To further test our hypothesis and validate our model, we will predict the house prices with our model based on these two variables.
linregPrediction<-predict(linreg,newdata=test)
test$prediction <- linregPrediction
linregSSE <- sum((linregPrediction-test$MEDV)^2)
linregSSE
## [1] 6548.048
Below is the distribution of real house price Values of the test data.
cutpoints2<-quantile(test$MEDV,seq(0,1,length=4),na.rm=TRUE)
test$MEDVQuantilesTest <- cut(test$MEDV,breaks=cutpoints2,include.lowest=TRUE,labels =c("Low priced","Mid Priced","High priced"))
table(test$MEDVQuantilesTest)
##
## Low priced Mid Priced High priced
## 48 47 47
testMEDV <- ggmap(map) + geom_point(aes(x = LON, y = LAT,color=MEDVQuantilesTest),data = test, alpha = 0.7,size=3) +facet_grid(.~MEDVQuantilesTest) +labs(title="House Prices in Test Data", y="Latitude",x="Longtitude", color="House Prices (in 1000$'s)")
testMEDV
And here are the values of the house prices with predicted with the model build from NOX and PTRATIO variables:
cutpoints3<-quantile(test$prediction,seq(0,1,length=4),na.rm=TRUE)
test$MEDVQuantilesprediction <-cut(test$prediction,breaks=cutpoints3,include.lowest=TRUE,labels =c("Low priced predicted","Mid Priced predicted","High priced predicted"))

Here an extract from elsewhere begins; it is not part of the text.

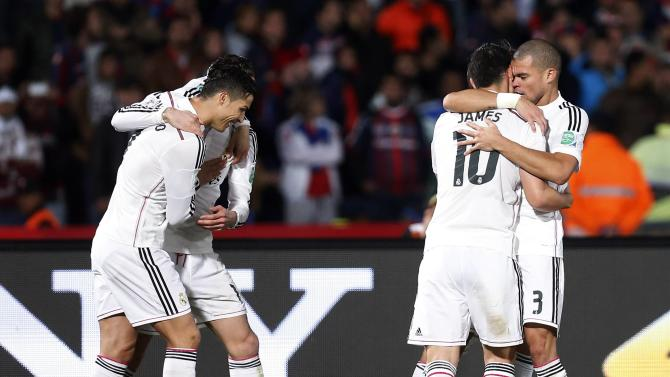 Real Madrid's Ronaldo celebrates with team mates after their team scored their second goal during their Club World Cup final soccer match against San Lorenzo at the Marrakech stadium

table(test$MEDVQuantilesprediction)
##
## Low priced predicted Mid Priced predicted High priced predicted
## 50 47 45
testPrediction <- ggmap(map) + geom_point(aes(x = LON, y = LAT,color=MEDVQuantilesprediction),data = test, alpha = 0.7,size=3) +facet_grid(.~MEDVQuantilesprediction) +labs(title="Predicted House Prices in Test Data", y="Latitude",x="Longtitude",color="House Prices (in 1000$'s)")
testPrediction
Finally we can see the performance of the model with plotting the real values vs. the predicted ones. A perfect match would have resulted dots lying very close to the line.
qplot(x=prediction,y=MEDV,data=test,geom=c("point","smooth"),method="lm", xlab="Predicted Values",ylab="Real Values", main="Real vs. Predicted House Prices" )
In the light of exploratory analysis we build our hypothesis that there is a negative correlation between the house prices and nitric oxides concentration and pupil teacher ratio. Our statistical analysis showed that there is indeed a negative relation. Additionally, to test our claim we build a model to test our hypothesis outside the training data. In order to do this we split our data and use only %70 percent of it to build our model and tested it on the remaining %30. A visual representation of the match of the predicted values with the real ones is also provided. The natural next step would be to test this claim in other cities.